● ФРАГМЕНТ ТЕКСТА:

Религиозный даосизм сохранился и до наших дней, в то время как неодаосизм в конце концов перестал существовать как самостоятельное учение. Однако родившийся здесь художественный стиль «ветра и потока» стал неотъемлемым измерением китайской души и китайской культуры.
Хотя даосизм насыщен мифологическими мотивами, в целом он отнюдь не является возвращением к мифу. Если не вдаваться в сложные подробности, то принципиальное различие состоит в том, что миф есть выражение несвободы, в то время как идеал даосской жизни основан на стремлении человека к внутреннему освобождению.
Даосизм распространился
по странам Юго-Восточной Азии и заложил
смысловые основы нового отношения к жизни
и нового искусства. Даосское учение давало
человеку чувство свободы от деспотизма,
однако прорыв в свободу здесь заканчивается
растворением в другой необходимости
— в вечном пути мировой жизни. Но краткий
миг полета, подобный (вспомним сравнение
Чжуан-цзы) прыжку белого коня через пропасть,
дарит мысли и сердцу то ощущение открывшейся
в них самих бездны, которое так волнует
нас в даосском искусстве и в даосской
жизни.
1.5. Буддизм: свобода
как внутренний уход от жизни,
полное отрицание бытия
Мы видели, что мудрецы-даосы искали освобождения в слиянии с вечной жизнью природы. Но культура Древнего Востока породила и более радикальное учение, целью которого является стремление освободиться не только от власти общества, но и от власти природы и законов самой жизни. И вовсе не случайно, что это учение возникло именно в Индии. Этому способствовала как индийская природа, так и особенности социального строя.

● ЗАДАНИЯ:
A) Определите, согласуются ли с фрагментом о даосизме и буддизме утверждения (i) «Неодаосизм сохранился до наших дней», (ii) «Даосизм распространился по странам Юго-Восточной Азии», (iii) «Учение, стремящееся освободиться и от власти природы, возникло в Китае». Для каждого ответьте «да» или «нет» и приведите решающие слова фрагмента дословно.
B) Ответьте по фрагменту о даосизме и буддизме:
(i) Какой художественный стиль стал неотъемлемым измерением китайской души и китайской культуры?
(ii) С чем сравнивается краткий миг полета?
(iii) Выражением чего, согласно фрагменту, является миф?
C) Перечислите все, от чего, согласно фрагменту о даосизме и буддизме, стремится освободиться более радикальное учение, возникшее в Индии.
Строки, приведенные далее, взяты из другого источника.

● ИСХОДНЫЕ МАТЕРИАЛЫ:
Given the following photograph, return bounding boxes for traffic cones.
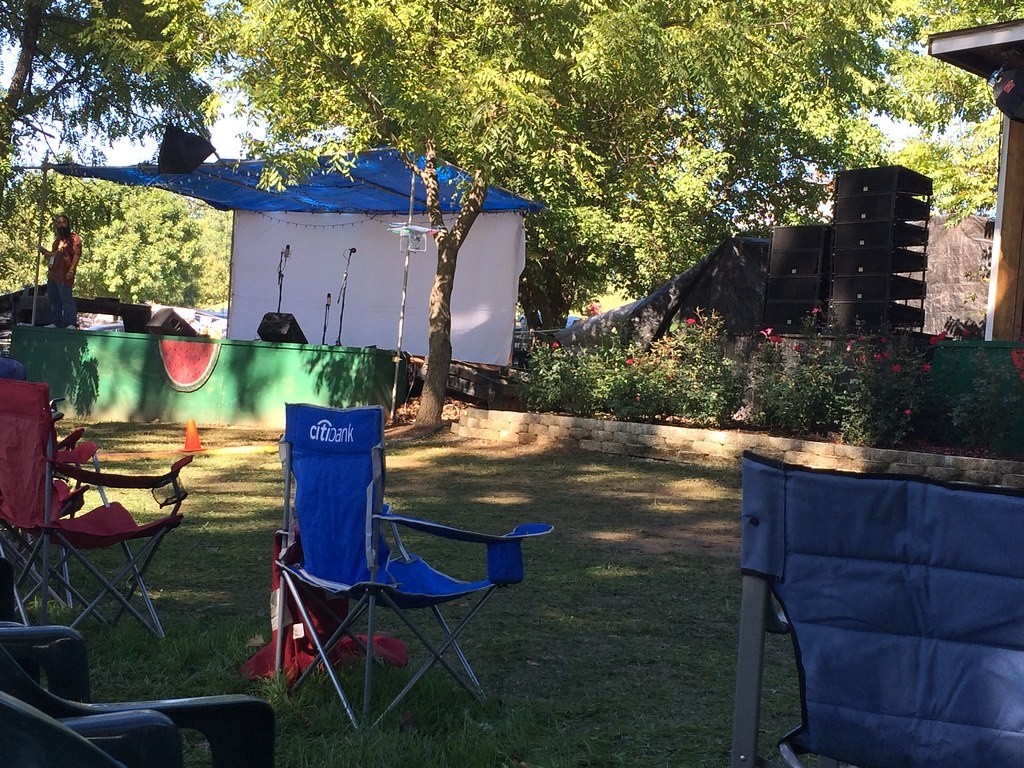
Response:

● ОТВЕТЫ К УПРАЖНЕНИЮ:
A)
(i) Нет: «неодаосизм в конце концов перестал существовать как самостоятельное учение».
(ii) Да: «Даосизм распространился по странам Юго-Восточной Азии».
(iii) Нет: «это учение возникло именно в Индии».

B)
(i) Стиль «ветра и потока».
(ii) С прыжком белого коня через пропасть (сравнение Чжуан-цзы).
(iii) Несвободы.

C) Власть общества, власть природы, законы самой жизни.